Jack exhaled through his nostrils, trying to think of something to say that wouldn't kick-start his half brother's defense mechanisms, when Sol put them all in their place.

“And, on that note, I think we should table this discussion until we arrive back at a location where it is totally safe to speak of such matters.”

“Wouldn't you know if your car was bugged?” Sammy asked. “Aren't there safeguards?”

“You brought several items with you that haven't been vetted,” he pointed out.

Sammy shrunk back like that same sheepdog who had just had his nose whacked with a rolled up newspaper.

“Speaking of my security arrangements,” Sol concluded for the moment, “I would like to inform both of you that if you even so much as think about doing anything as bold or cavalier or reckless as this again—take your pick—your safe house will instantly become a dungeon. And I can assure you, we are very good at dungeons.”

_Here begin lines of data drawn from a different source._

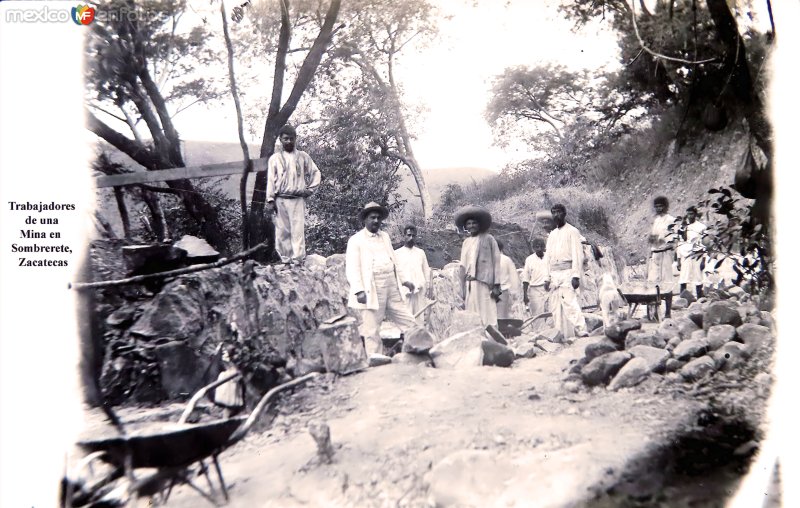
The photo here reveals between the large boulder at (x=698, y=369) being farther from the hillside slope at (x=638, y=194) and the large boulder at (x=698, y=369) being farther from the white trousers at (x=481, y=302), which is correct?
the white trousers at (x=481, y=302)

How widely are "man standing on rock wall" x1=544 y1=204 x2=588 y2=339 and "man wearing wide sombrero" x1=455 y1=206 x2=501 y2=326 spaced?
500 mm

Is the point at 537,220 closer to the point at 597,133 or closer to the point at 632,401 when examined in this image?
the point at 597,133

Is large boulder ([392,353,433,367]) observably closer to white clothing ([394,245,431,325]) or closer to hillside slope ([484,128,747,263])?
white clothing ([394,245,431,325])

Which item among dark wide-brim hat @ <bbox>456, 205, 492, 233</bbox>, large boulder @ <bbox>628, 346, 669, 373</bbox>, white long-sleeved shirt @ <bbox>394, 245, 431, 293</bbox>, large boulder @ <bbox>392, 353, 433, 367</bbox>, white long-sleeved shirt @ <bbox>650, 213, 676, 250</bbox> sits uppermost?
dark wide-brim hat @ <bbox>456, 205, 492, 233</bbox>

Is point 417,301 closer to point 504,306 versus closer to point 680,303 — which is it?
point 504,306

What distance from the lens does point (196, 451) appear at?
2219mm

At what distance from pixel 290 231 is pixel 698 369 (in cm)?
276

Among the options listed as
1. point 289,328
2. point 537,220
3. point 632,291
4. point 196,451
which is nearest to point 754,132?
point 632,291

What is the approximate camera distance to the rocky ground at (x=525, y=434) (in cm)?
234

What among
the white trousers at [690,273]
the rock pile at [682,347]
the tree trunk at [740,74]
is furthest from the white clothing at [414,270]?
the tree trunk at [740,74]

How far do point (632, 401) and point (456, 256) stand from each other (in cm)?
310

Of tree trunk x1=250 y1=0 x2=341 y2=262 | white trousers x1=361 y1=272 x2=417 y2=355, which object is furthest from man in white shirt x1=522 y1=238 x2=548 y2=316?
tree trunk x1=250 y1=0 x2=341 y2=262

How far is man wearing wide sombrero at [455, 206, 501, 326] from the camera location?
4.69 m

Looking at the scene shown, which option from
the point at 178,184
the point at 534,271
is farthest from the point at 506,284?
the point at 178,184
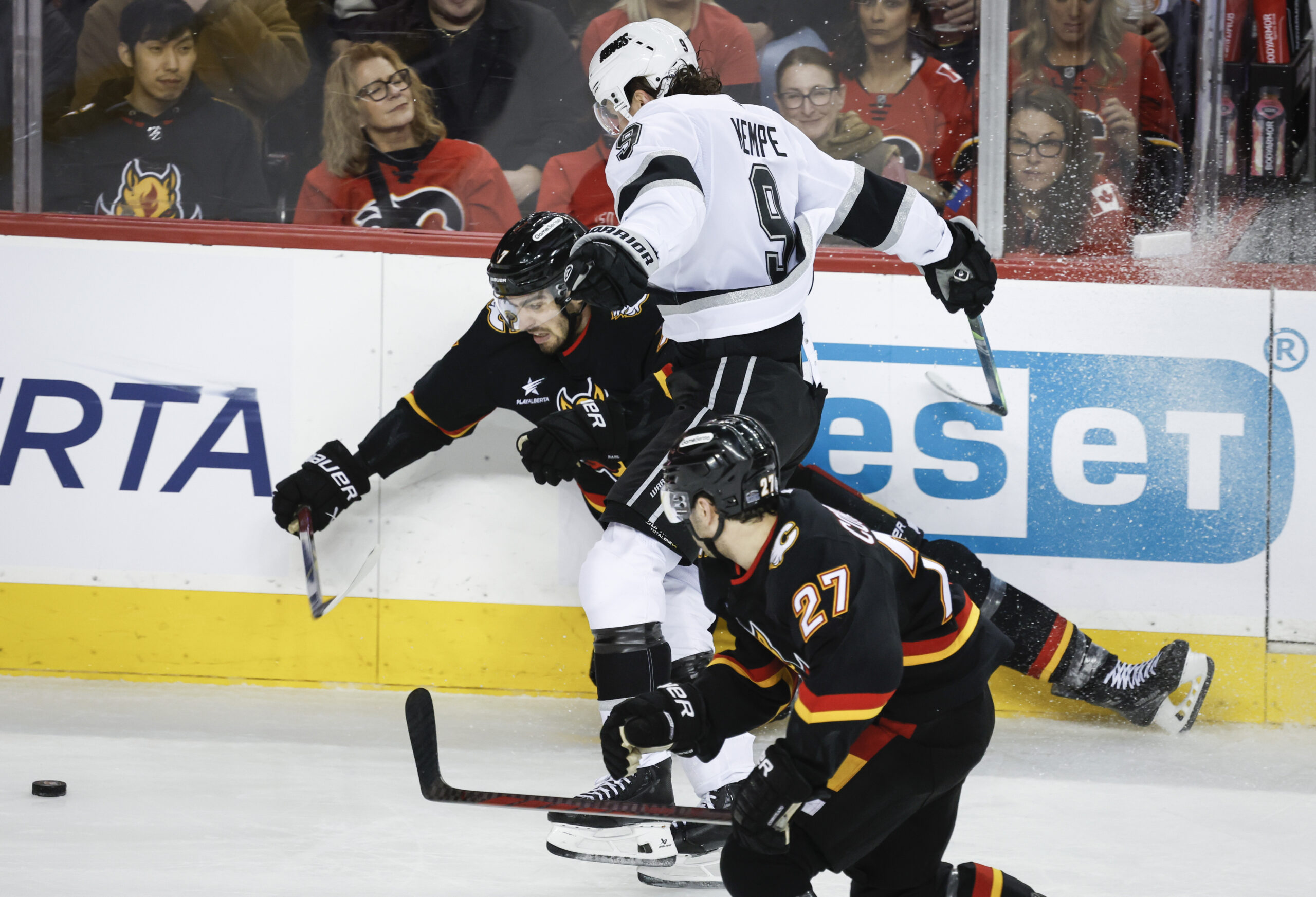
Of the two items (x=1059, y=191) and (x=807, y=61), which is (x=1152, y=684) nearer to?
(x=1059, y=191)

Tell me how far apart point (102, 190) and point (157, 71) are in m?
0.35

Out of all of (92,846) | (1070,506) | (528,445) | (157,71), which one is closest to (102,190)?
(157,71)

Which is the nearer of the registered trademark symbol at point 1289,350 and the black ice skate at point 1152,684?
the black ice skate at point 1152,684

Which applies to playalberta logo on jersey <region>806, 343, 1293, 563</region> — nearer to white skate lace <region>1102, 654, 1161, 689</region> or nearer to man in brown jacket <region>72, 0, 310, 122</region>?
white skate lace <region>1102, 654, 1161, 689</region>

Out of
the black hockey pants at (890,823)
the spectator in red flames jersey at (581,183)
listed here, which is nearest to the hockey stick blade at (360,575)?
the spectator in red flames jersey at (581,183)

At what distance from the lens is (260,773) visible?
2.92 meters

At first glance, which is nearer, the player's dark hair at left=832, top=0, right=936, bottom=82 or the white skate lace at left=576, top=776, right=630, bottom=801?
the white skate lace at left=576, top=776, right=630, bottom=801

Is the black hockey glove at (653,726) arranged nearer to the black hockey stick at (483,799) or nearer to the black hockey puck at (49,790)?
the black hockey stick at (483,799)

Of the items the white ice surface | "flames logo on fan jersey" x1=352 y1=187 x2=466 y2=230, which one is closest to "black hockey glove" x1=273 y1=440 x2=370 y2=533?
the white ice surface

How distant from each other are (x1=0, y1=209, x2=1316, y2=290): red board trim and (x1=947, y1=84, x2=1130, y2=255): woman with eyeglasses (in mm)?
64

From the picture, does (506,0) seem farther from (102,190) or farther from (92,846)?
(92,846)

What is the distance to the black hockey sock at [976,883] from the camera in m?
1.94

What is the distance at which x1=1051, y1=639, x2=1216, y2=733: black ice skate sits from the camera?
10.7 ft

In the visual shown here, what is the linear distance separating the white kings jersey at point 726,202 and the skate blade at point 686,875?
0.95 m
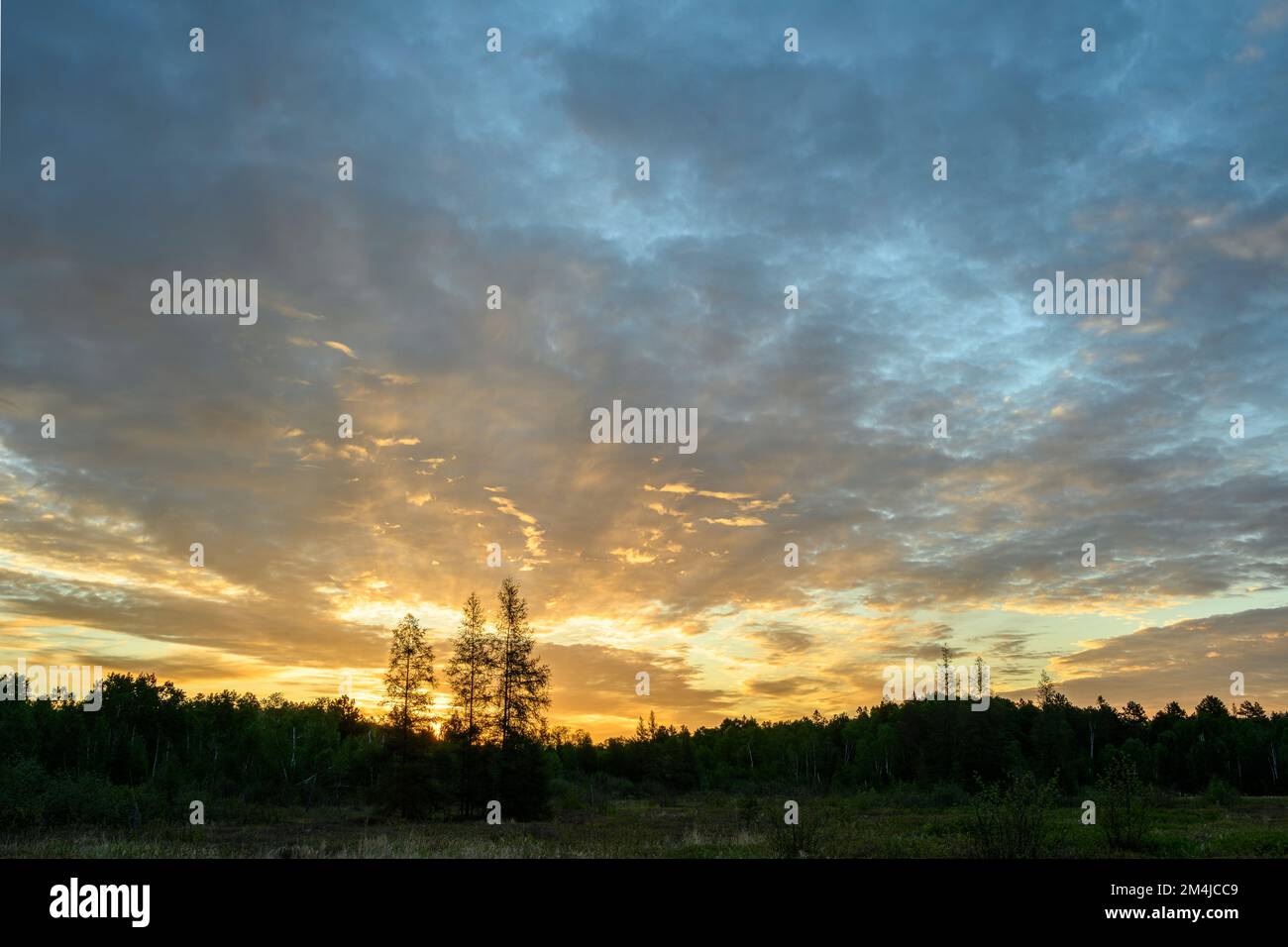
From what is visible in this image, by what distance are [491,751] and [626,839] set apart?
20.6 m

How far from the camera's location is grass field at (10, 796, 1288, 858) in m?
23.6

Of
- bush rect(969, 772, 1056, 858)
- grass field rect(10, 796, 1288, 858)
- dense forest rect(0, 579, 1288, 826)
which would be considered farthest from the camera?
dense forest rect(0, 579, 1288, 826)

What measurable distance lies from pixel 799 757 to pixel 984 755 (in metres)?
47.8

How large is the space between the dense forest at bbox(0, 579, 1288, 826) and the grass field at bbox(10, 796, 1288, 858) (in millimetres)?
3575

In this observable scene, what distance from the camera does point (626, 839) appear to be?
31.0m

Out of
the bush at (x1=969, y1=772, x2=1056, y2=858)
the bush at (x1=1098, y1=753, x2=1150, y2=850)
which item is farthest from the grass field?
the bush at (x1=969, y1=772, x2=1056, y2=858)

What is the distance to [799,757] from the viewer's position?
394ft

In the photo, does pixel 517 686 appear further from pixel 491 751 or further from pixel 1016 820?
pixel 1016 820

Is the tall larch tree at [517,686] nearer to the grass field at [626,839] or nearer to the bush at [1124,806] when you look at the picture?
the grass field at [626,839]

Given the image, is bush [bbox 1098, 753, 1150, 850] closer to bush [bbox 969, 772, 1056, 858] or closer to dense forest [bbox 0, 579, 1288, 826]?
dense forest [bbox 0, 579, 1288, 826]

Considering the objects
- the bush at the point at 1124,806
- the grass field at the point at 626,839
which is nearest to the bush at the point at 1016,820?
the grass field at the point at 626,839

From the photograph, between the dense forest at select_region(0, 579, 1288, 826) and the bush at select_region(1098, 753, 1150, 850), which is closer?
the bush at select_region(1098, 753, 1150, 850)
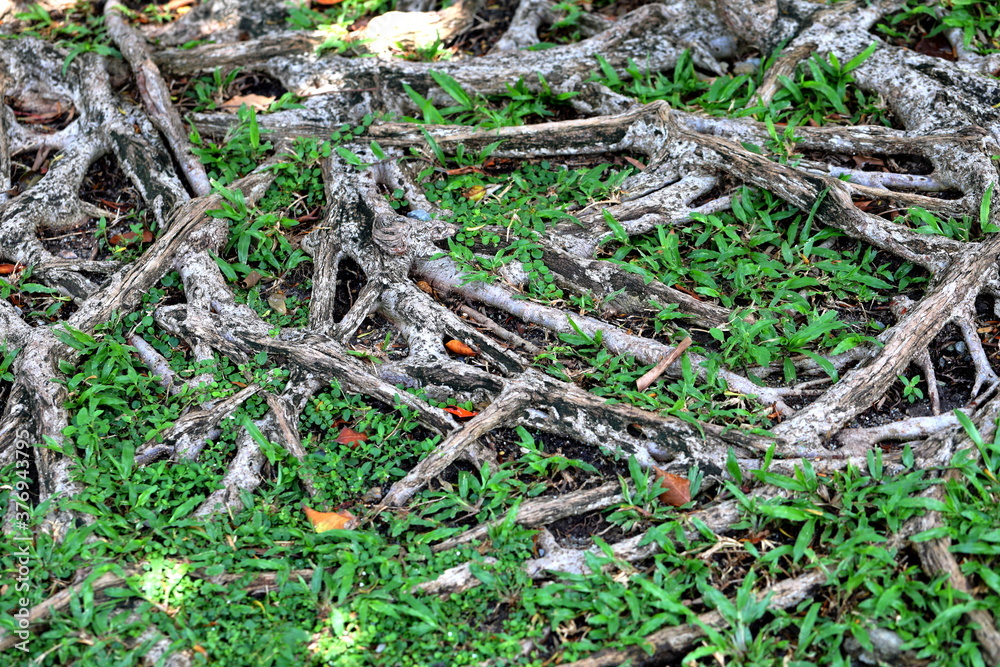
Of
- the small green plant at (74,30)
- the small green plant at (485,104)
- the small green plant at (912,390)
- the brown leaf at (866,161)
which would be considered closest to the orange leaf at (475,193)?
the small green plant at (485,104)

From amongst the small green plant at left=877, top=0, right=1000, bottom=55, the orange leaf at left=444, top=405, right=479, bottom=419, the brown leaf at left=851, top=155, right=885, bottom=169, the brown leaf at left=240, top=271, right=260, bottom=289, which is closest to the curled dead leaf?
the brown leaf at left=240, top=271, right=260, bottom=289

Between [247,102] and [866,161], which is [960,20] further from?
[247,102]

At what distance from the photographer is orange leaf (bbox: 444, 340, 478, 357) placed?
3.79 m

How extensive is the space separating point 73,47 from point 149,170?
129 centimetres

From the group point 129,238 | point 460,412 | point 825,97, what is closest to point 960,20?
point 825,97

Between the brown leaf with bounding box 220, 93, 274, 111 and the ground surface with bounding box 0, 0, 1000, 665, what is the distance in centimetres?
4

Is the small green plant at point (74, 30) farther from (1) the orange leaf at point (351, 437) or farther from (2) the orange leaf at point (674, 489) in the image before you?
(2) the orange leaf at point (674, 489)

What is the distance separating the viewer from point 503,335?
3879 mm

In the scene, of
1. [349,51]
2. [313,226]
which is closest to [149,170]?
[313,226]

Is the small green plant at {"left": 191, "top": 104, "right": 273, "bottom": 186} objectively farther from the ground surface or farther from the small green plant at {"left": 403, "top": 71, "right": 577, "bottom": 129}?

The two clowns looked at him, one big red mouth smiling incongruously, the other frowning as it should have been.

“What you don't know,” Sol said, “is whether there are eyes on the general's house. Maybe he has private security. Maybe the FBI or the CIA or the SFPD has drawn the same conclusions we have and are watching him. Maybe they decided to tail us. And you're not exactly inconspicuous, even with smoked windows.”

“I thought that's why you took the circuitous route you're taking,” Doc said. “Stopping at lights, racing through others, going up and down hills so you can check the rearview mirror.”

“Exactly,” Sol said. “They were as underprepared as our team on this one.” He looked at Sammy and Ana in that mirror. “Do we understand one another?”

“Yes, sir,” Sammy said, his Marine training taking over.

“Understood,” Ana agreed.

And then they all fell somberly quiet until they were back at the safe house again. The clowns' darkened moods were broken by the delighted reaction of Miwa and Ritu, who excitedly laughed and talked and made fun of the makeup and outfits.

“Oh, you should get out of those things!” Ritu chided. “You will attract attention.”

“So we've been told,” Ana replied.

“Yes,” said Miwa. “You should take a shower. The shower is very nice!”

She looked over at Ric knowingly, but Ric only looked at Sol with a combination of apology and a willingness to take any reprimand required. When the Asian girl saw the look Ric and Sol shared, she quickly added, “I will help, Ana, if you need me somewhere else.”

As the girls and a slumping Sammy retired, Sol glared at his assistant. “I don't have to say anything, do I?”